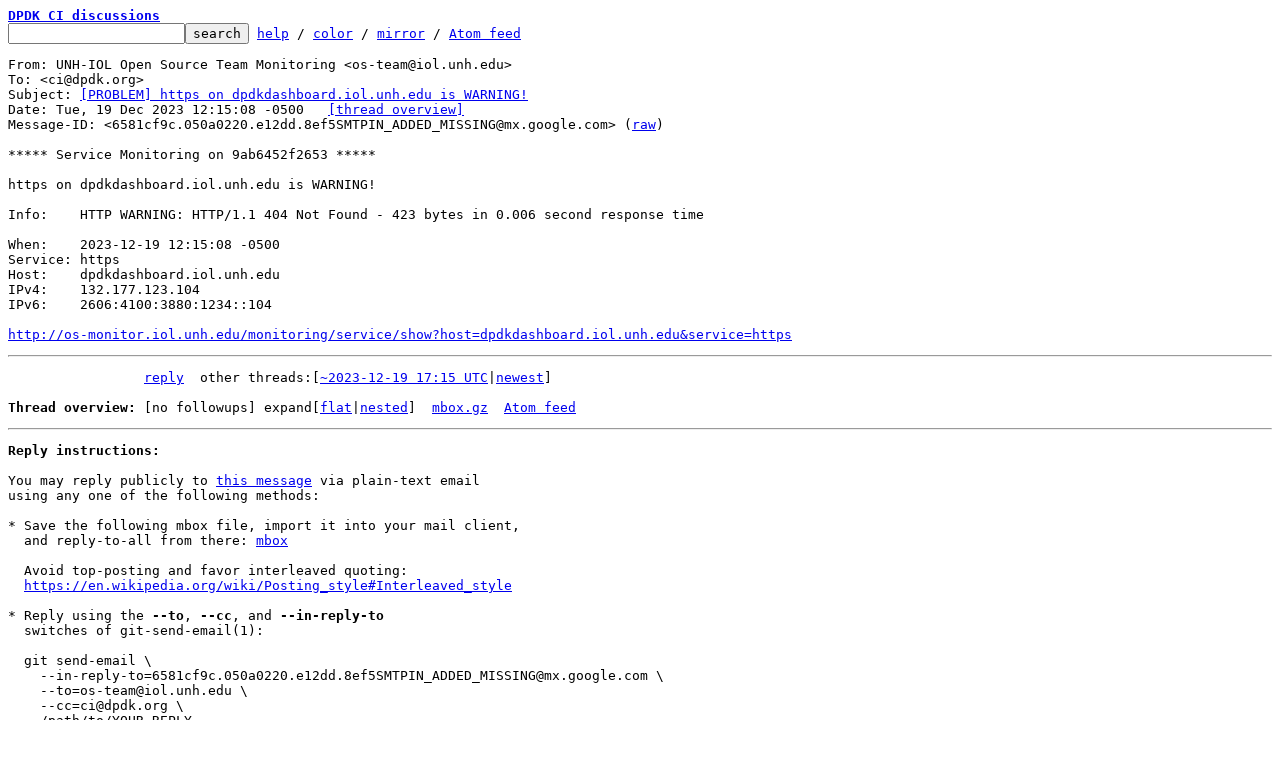

--- FILE ---
content_type: text/html; charset=UTF-8
request_url: http://inbox.dpdk.org/ci/6581cf9c.050a0220.e12dd.8ef5SMTPIN_ADDED_MISSING@mx.google.com/
body_size: 1582
content:
<html><head><title>[PROBLEM] https on dpdkdashboard.iol.unh.edu is WARNING! - UNH-IOL Open Source Team Monitoring</title><link
rel=alternate
title="Atom feed"
href="../new.atom"
type="application/atom+xml"/><style>pre{white-space:pre-wrap}*{font-size:100%;font-family:monospace}</style></head><body><form
action="../"><pre><a
href="../?t=20231219171511"><b>DPDK CI discussions</b></a>
<input
name=q
type=text /><input
type=submit
value=search /> <a
href="../_/text/help/">help</a> / <a
href="../_/text/color/">color</a> / <a
id=mirror
href="../_/text/mirror/">mirror</a> / <a
href="../new.atom">Atom feed</a></pre></form><pre
id=b>From: UNH-IOL Open Source Team Monitoring &lt;os-team@iol.unh.edu&gt;
To: &lt;ci@dpdk.org&gt;
Subject: <a
href="#r"
id=t>[PROBLEM] https on dpdkdashboard.iol.unh.edu is WARNING!</a>
Date: Tue, 19 Dec 2023 12:15:08 -0500	<a
href="#r">[thread overview]</a>
Message-ID: &lt;6581cf9c.050a0220.e12dd.8ef5SMTPIN_ADDED_MISSING@mx.google.com&gt; (<a
href="raw">raw</a>)

***** Service Monitoring on 9ab6452f2653 *****

https on dpdkdashboard.iol.unh.edu is WARNING!

Info:    HTTP WARNING: HTTP/1.1 404 Not Found - 423 bytes in 0.006 second response time 

When:    2023-12-19 12:15:08 -0500
Service: https
Host:    dpdkdashboard.iol.unh.edu
IPv4:    132.177.123.104
IPv6:    2606:4100:3880:1234::104

<a
href="http://os-monitor.iol.unh.edu/monitoring/service/show?host=dpdkdashboard.iol.unh.edu&#38;service=https">http://os-monitor.iol.unh.edu/monitoring/service/show?host=dpdkdashboard.iol.unh.edu&#38;service=https</a>
</pre><hr><pre>                 <a
href="#R">reply</a>	other threads:[<a
href="../?t=20231219171511">~2023-12-19 17:15 UTC</a>|<a
href="../">newest</a>]

<b>Thread overview: </b><a
id=r>[no followups]</a> expand[<a
href="T/#u">flat</a>|<a
href="t/#u">nested</a>]  <a
href="t.mbox.gz">mbox.gz</a>  <a
href="t.atom">Atom feed</a>
</pre><hr><pre
id=R><b>Reply instructions:</b>

You may reply publicly to <a
href=#t>this message</a> via plain-text email
using any one of the following methods:

* Save the following mbox file, import it into your mail client,
  and reply-to-all from there: <a
href=raw>mbox</a>

  Avoid top-posting and favor interleaved quoting:
  <a
href="https://en.wikipedia.org/wiki/Posting_style#Interleaved_style">https://en.wikipedia.org/wiki/Posting_style#Interleaved_style</a>

* Reply using the <b>--to</b>, <b>--cc</b>, and <b>--in-reply-to</b>
  switches of git-send-email(1):

  git send-email \
    --in-reply-to=6581cf9c.050a0220.e12dd.8ef5SMTPIN_ADDED_MISSING@mx.google.com \
    --to=os-team@iol.unh.edu \
    --cc=ci@dpdk.org \
    /path/to/YOUR_REPLY

  <a
href="https://kernel.org/pub/software/scm/git/docs/git-send-email.html">https://kernel.org/pub/software/scm/git/docs/git-send-email.html</a>

* If your mail client supports setting the <b>In-Reply-To</b> header
  via mailto: links, try the <a
href="mailto:os-team@iol.unh.edu?In-Reply-To=%3C6581cf9c.050a0220.e12dd.8ef5SMTPIN_ADDED_MISSING@mx.google.com%3E&#38;Cc=ci%40dpdk.org&#38;Subject=Re%3A%20%5BPROBLEM%5D%20https%20on%20dpdkdashboard.iol.unh.edu%20is%20WARNING%21">mailto: link</a>
</pre>

  Be sure your reply has a <b>Subject:</b> header at the top and a blank line
  before the message body.
<hr><pre>This is a public inbox, see <a
href="../_/text/mirror/">mirroring instructions</a>
for how to clone and mirror all data and code used for this inbox;
as well as URLs for NNTP newsgroup(s).</pre></body></html>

□ □ □ □ □

*What the exercise asks*
Transcribe all of the listing precisely. The images stay out of it.

*Output of the task*
--- FILE ---
content_type: text/html; charset=UTF-8
request_url: http://inbox.dpdk.org/ci/6581cf9c.050a0220.e12dd.8ef5SMTPIN_ADDED_MISSING@mx.google.com/
body_size: 1582
content:
<html><head><title>[PROBLEM] https on dpdkdashboard.iol.unh.edu is WARNING! - UNH-IOL Open Source Team Monitoring</title><link
rel=alternate
title="Atom feed"
href="../new.atom"
type="application/atom+xml"/><style>pre{white-space:pre-wrap}*{font-size:100%;font-family:monospace}</style></head><body><form
action="../"><pre><a
href="../?t=20231219171511"><b>DPDK CI discussions</b></a>
<input
name=q
type=text /><input
type=submit
value=search /> <a
href="../_/text/help/">help</a> / <a
href="../_/text/color/">color</a> / <a
id=mirror
href="../_/text/mirror/">mirror</a> / <a
href="../new.atom">Atom feed</a></pre></form><pre
id=b>From: UNH-IOL Open Source Team Monitoring &lt;os-team@iol.unh.edu&gt;
To: &lt;ci@dpdk.org&gt;
Subject: <a
href="#r"
id=t>[PROBLEM] https on dpdkdashboard.iol.unh.edu is WARNING!</a>
Date: Tue, 19 Dec 2023 12:15:08 -0500	<a
href="#r">[thread overview]</a>
Message-ID: &lt;6581cf9c.050a0220.e12dd.8ef5SMTPIN_ADDED_MISSING@mx.google.com&gt; (<a
href="raw">raw</a>)

***** Service Monitoring on 9ab6452f2653 *****

https on dpdkdashboard.iol.unh.edu is WARNING!

Info:    HTTP WARNING: HTTP/1.1 404 Not Found - 423 bytes in 0.006 second response time 

When:    2023-12-19 12:15:08 -0500
Service: https
Host:    dpdkdashboard.iol.unh.edu
IPv4:    132.177.123.104
IPv6:    2606:4100:3880:1234::104

<a
href="http://os-monitor.iol.unh.edu/monitoring/service/show?host=dpdkdashboard.iol.unh.edu&#38;service=https">http://os-monitor.iol.unh.edu/monitoring/service/show?host=dpdkdashboard.iol.unh.edu&#38;service=https</a>
</pre><hr><pre>                 <a
href="#R">reply</a>	other threads:[<a
href="../?t=20231219171511">~2023-12-19 17:15 UTC</a>|<a
href="../">newest</a>]

<b>Thread overview: </b><a
id=r>[no followups]</a> expand[<a
href="T/#u">flat</a>|<a
href="t/#u">nested</a>]  <a
href="t.mbox.gz">mbox.gz</a>  <a
href="t.atom">Atom feed</a>
</pre><hr><pre
id=R><b>Reply instructions:</b>

You may reply publicly to <a
href=#t>this message</a> via plain-text email
using any one of the following methods:

* Save the following mbox file, import it into your mail client,
  and reply-to-all from there: <a
href=raw>mbox</a>

  Avoid top-posting and favor interleaved quoting:
  <a
href="https://en.wikipedia.org/wiki/Posting_style#Interleaved_style">https://en.wikipedia.org/wiki/Posting_style#Interleaved_style</a>

* Reply using the <b>--to</b>, <b>--cc</b>, and <b>--in-reply-to</b>
  switches of git-send-email(1):

  git send-email \
    --in-reply-to=6581cf9c.050a0220.e12dd.8ef5SMTPIN_ADDED_MISSING@mx.google.com \
    --to=os-team@iol.unh.edu \
    --cc=ci@dpdk.org \
    /path/to/YOUR_REPLY

  <a
href="https://kernel.org/pub/software/scm/git/docs/git-send-email.html">https://kernel.org/pub/software/scm/git/docs/git-send-email.html</a>

* If your mail client supports setting the <b>In-Reply-To</b> header
  via mailto: links, try the <a
href="mailto:os-team@iol.unh.edu?In-Reply-To=%3C6581cf9c.050a0220.e12dd.8ef5SMTPIN_ADDED_MISSING@mx.google.com%3E&#38;Cc=ci%40dpdk.org&#38;Subject=Re%3A%20%5BPROBLEM%5D%20https%20on%20dpdkdashboard.iol.unh.edu%20is%20WARNING%21">mailto: link</a>
</pre>

  Be sure your reply has a <b>Subject:</b> header at the top and a blank line
  before the message body.
<hr><pre>This is a public inbox, see <a
href="../_/text/mirror/">mirroring instructions</a>
for how to clone and mirror all data and code used for this inbox;
as well as URLs for NNTP newsgroup(s).</pre></body></html>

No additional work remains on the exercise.